2ESP-ELUNIVERSAL

 

Mónica Bayá Camargo*

Este 8 de marzo, Día Internacional de la Mujer, miles y diversas voces en el mundo se harán escuchar, una vez más, para denunciar la persistencia de la desigualdad de género, que no significa desconocer las conquistas alcanzadas a fuerza y muchas veces a costa de la vida misma de las mujeres, sino que ella aún no ha sido alcanzada plenamente.

La igualdad de género, según Naciones Unidas, se refiere a “la igualdad de derechos, responsabilidades y oportunidades de las mujeres y los hombres, y las niñas y los niños”, y si bien formalmente, los instrumentos internacionales de derechos humanos, nuestra propia Constitución y varias leyes, así lo establecen, la brecha entre la igualdad formal y la igualdad sustantiva de la que nos habla la Convención para la Eliminación de la Discriminación contra la Mujeres, vigente desde hace 38 años, aún es grande, por lo que esta fecha es una oportunidad para demandar a los gobiernos mayor atención a los problemas, obstáculos y vulneraciones a sus derechos, en consecuencia cumpla sus obligaciones generales de respetar (abstenerse de interferir en el disfrute del derecho), proteger (impedir que otras personas interfieran en el disfrute del derecho) y realizar (adoptar medidas apropiadas con miras a lograr la plena efectividad del derecho). 

En ese marco, otras obligaciones específicas como el establecer la protección jurídica de los derechos de las mujeres sobre una base de igualdad con los del hombre y garantizar, por conducto de los tribunales nacionales o competentes y de otras instituciones públicas, la protección efectiva de la mujer contra todo acto de discriminación, cobran relevancia en un contexto como el nuestro en el que la problemática de la violencia hacia las mujeres, como expresión de esa discriminación, sigue siendo uno de los problemas más críticos.
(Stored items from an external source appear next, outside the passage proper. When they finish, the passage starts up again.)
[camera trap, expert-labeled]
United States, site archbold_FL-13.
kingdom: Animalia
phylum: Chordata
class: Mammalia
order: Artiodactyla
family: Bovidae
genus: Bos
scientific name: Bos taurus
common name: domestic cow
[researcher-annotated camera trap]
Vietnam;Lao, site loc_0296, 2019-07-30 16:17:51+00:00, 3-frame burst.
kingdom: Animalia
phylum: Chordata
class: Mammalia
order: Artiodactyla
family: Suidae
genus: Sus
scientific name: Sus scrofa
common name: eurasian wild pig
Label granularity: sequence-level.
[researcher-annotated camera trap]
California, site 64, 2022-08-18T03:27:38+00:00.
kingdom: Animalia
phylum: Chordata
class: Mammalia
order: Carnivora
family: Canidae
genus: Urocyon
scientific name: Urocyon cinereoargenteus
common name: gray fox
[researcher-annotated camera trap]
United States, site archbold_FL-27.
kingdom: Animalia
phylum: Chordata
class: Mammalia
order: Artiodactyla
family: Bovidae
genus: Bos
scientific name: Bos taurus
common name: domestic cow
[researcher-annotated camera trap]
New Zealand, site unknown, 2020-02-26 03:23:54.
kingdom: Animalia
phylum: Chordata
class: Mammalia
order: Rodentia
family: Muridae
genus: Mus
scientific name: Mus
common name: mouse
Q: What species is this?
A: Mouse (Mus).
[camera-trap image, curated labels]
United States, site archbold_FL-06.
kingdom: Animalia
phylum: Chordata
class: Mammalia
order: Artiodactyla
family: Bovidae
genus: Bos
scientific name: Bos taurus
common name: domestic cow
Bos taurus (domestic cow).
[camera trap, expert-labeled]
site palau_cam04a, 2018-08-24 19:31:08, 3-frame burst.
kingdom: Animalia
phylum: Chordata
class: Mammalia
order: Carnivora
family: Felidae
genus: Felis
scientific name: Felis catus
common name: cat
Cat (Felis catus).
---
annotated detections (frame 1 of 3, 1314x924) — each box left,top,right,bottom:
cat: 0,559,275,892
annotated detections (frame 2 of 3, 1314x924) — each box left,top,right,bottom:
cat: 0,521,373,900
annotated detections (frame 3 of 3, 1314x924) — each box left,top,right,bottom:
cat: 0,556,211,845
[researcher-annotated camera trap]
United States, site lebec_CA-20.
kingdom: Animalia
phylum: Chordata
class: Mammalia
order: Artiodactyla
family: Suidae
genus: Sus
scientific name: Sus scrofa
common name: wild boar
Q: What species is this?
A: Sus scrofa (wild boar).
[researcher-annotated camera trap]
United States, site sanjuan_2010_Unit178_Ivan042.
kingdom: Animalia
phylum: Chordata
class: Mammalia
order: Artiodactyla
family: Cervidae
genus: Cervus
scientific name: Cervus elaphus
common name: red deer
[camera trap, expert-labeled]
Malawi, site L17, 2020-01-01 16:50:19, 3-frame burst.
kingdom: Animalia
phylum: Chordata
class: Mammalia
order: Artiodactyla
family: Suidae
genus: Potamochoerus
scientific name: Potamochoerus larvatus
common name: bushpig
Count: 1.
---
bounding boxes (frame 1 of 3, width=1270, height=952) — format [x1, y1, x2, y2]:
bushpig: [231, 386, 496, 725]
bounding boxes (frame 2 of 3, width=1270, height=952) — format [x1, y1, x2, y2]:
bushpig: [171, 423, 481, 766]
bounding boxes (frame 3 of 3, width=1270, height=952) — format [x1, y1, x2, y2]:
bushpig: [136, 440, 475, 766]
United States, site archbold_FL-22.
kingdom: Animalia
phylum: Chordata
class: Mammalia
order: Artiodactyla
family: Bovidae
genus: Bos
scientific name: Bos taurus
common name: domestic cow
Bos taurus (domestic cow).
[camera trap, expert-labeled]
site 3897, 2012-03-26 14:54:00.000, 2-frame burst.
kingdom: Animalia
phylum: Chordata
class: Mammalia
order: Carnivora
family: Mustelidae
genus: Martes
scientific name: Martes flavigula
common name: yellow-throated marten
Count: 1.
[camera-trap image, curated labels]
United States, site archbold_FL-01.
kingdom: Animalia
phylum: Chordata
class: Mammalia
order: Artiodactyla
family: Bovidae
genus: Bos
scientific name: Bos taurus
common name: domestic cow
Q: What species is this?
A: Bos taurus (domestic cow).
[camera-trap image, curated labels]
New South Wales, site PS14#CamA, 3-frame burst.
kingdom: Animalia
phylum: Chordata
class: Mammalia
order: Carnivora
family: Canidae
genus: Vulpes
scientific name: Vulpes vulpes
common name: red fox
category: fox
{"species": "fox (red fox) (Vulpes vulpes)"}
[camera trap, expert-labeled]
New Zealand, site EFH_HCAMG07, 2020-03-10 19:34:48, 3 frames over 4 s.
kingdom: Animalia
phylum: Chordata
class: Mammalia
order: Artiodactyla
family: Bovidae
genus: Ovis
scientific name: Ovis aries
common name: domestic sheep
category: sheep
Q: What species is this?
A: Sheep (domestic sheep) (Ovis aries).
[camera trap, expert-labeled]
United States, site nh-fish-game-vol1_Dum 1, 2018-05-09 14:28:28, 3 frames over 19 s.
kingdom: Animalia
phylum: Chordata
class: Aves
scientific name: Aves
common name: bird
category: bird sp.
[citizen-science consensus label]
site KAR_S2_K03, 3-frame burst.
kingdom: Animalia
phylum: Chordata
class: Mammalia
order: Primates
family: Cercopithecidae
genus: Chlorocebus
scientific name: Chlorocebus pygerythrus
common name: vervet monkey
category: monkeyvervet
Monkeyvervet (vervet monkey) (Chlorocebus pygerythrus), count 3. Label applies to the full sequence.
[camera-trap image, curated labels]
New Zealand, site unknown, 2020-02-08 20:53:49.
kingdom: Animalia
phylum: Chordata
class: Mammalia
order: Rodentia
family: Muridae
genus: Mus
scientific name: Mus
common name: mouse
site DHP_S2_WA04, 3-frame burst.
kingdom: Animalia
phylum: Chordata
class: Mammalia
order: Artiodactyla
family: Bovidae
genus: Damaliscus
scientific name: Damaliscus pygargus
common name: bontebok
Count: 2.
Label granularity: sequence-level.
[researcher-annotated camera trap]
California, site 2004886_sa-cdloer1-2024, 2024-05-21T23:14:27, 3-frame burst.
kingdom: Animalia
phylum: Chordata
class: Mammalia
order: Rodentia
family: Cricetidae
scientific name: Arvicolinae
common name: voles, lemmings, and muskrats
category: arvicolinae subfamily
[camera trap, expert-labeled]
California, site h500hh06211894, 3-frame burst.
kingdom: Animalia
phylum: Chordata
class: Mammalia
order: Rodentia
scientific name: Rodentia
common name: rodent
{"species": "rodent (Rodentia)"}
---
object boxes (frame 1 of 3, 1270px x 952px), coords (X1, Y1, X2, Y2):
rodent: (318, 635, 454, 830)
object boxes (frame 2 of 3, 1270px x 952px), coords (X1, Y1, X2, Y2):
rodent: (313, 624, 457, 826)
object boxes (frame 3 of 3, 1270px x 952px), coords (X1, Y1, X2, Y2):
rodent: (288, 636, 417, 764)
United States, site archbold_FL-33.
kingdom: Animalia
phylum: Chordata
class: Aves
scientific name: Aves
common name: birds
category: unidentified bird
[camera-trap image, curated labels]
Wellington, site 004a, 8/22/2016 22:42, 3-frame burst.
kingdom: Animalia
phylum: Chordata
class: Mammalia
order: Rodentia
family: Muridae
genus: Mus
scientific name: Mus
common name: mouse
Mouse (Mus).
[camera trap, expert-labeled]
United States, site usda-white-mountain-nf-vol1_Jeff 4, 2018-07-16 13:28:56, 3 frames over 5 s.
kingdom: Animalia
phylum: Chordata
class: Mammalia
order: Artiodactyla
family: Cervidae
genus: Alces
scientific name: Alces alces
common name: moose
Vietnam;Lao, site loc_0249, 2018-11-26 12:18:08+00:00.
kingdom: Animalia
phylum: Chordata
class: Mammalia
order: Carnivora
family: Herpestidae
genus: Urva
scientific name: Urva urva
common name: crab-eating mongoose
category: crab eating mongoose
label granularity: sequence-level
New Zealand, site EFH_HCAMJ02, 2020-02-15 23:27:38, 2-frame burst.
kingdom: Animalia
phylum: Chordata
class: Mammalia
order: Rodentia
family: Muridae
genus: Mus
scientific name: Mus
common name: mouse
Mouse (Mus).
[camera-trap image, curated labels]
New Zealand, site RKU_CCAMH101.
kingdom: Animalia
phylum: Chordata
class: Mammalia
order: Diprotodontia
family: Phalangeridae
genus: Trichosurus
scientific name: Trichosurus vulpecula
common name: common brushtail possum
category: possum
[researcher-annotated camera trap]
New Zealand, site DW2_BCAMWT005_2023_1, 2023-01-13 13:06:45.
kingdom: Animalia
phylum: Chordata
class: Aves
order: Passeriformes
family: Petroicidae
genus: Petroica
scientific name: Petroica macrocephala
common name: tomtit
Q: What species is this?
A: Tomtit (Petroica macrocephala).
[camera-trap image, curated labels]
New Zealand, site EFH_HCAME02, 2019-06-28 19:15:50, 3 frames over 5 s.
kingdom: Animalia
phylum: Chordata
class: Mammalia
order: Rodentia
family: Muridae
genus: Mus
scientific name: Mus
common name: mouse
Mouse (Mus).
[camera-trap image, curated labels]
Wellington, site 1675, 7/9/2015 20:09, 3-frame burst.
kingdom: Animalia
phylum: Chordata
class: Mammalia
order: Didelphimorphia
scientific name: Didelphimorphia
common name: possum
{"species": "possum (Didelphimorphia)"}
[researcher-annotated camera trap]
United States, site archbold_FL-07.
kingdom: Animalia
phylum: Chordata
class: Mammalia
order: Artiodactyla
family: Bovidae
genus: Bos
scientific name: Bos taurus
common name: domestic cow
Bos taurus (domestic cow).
Para el Comité sobre la Discriminación contra la Mujer de las Naciones Unidas, la violencia por razón de género contra la mujer es uno de los medios sociales, políticos y económicos fundamentales a través de los cuales se perpetúa la posición subordinada de la mujer con respecto al hombre y sus papeles estereotipados. Dicha violencia adopta múltiples formas, e incluye, según este Comité, “actos u omisiones destinados o que puedan causar o provocar la muerte o un daño o sufrimiento físico, sexual, psicológico o económico para las mujeres, amenazas de tales actos, acoso, coacción y privación arbitraria de la libertad”.

De acuerdo con la Comisión Económica para América Latina y el Caribe (Cepal), Bolivia es el país de Sudamérica que registra la tasa más alta de feminicidios, con 2,3 feminicidios cada 100 mil mujeres, la crueldad de estos crímenes en ascenso y las secuelas para las familias se ve agravada por la falta de justicia.

Si ello sucede en los casos de feminicidio, es de esperarse que en otros delitos como los de violencia familiar o doméstica, donde se suele relativizar su gravedad, no se indaga ni valora los antecedentes de violencia, no se reciben denuncias pidiendo informes y certificados previos contra lo establecido en la Ley 348, no se aplican los procesos inmediatos pese a la flagrancia, se juzga la conducta de la víctima y se la responsabiliza, no se disponen medidas de protección, no se cumplen los plazos procesales, no se imputa y menos acusa a los agresores jugando al cansancio de las víctimas y de paso se rechazan denuncias porque las víctimas terminan abandonando la causa, y ni hablar de la falta de información adecuada y de apoyo integral (psico-socio-legal), generando un contexto de impunidad que pone en evidencia la limitada capacidad del sistema de justicia para actuar con la debida diligencia.

Ahora bien, no todas las víctimas deben enfrentar estos problemas, o por lo menos no todos ellos, y es que en estos años que he venido haciendo seguimiento al cumplimiento de la Ley 348 he podido conocer a investigadores, fiscales, médicos forenses y jueces que hacen la diferencia, verdaderamente, comprometidos con su trabajo y especializados, pero las instituciones requieren más que buenas excepciones para cumplir sus funciones de proteger, investigar, sancionar y reparar los hechos de violencia.

* La autora es Secretaria Técnica de la Comunidad de Derechos Humanos.